START Passage shown
Written by Jocelyn Boigenzahn, Curatorial Intern
Claude Lorrain was an artist of the Baroque era active in Italy and is admired for his achievements in landscape painting. His actual name was Claude Gellee, but he is better known by the province in which he was born, the town of Chamagne, Vosges in Lorraine – then the Duchy of Lorraine, an independent state until 1766. In 1627 Lorrain returned to Rome. Two landscapes made for Cardinal Bentivoglio while in Rome earned Lorrain the patronage of Pope Urban VIII.
In Rome, landscapes were not considered high painting until the mid-17th century. Pure landscape, like pure still-life or genre painting, reflected an aesthetic viewpoint regarded as lacking in moral seriousness. Rome, the theological and philosophical center of 17th century Italian art, was not quite ready for such a break with tradition.
END Passage shown
Explore the material:
**a.** In the passage on Claude Lorrain, what was the artist's actual name?
**b.** Write a continuation of the passage on Claude Lorrain that picks up after its last sentence.
START Given material
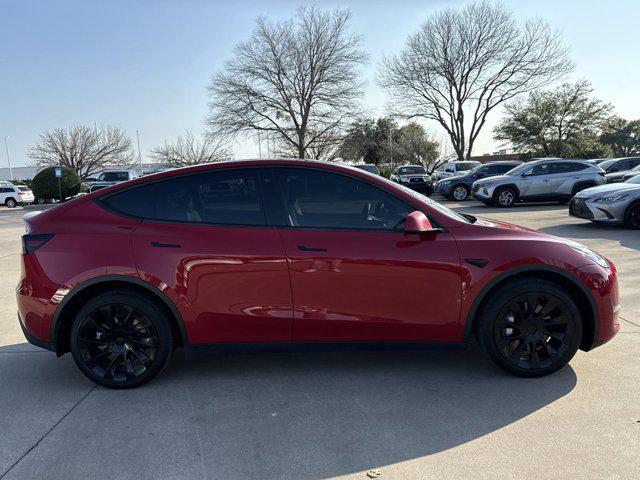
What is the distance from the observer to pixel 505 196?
END Given material
Your written answers:
**a.** Claude Gellee

**b.**
Lorrain was aware of the position of landscape in Italian art and living in a pre-Romantic era, he did not depict uninhabited panorama that were to be esteemed in later centuries. Instead, he painted a pastoral world of fields and valleys not distant from castles and towns, often including demigods, heroes, and saints. The addition of mythological figures combined pure landscape with the revival of allegorical fantasy that became a central element of the Baroque period painting.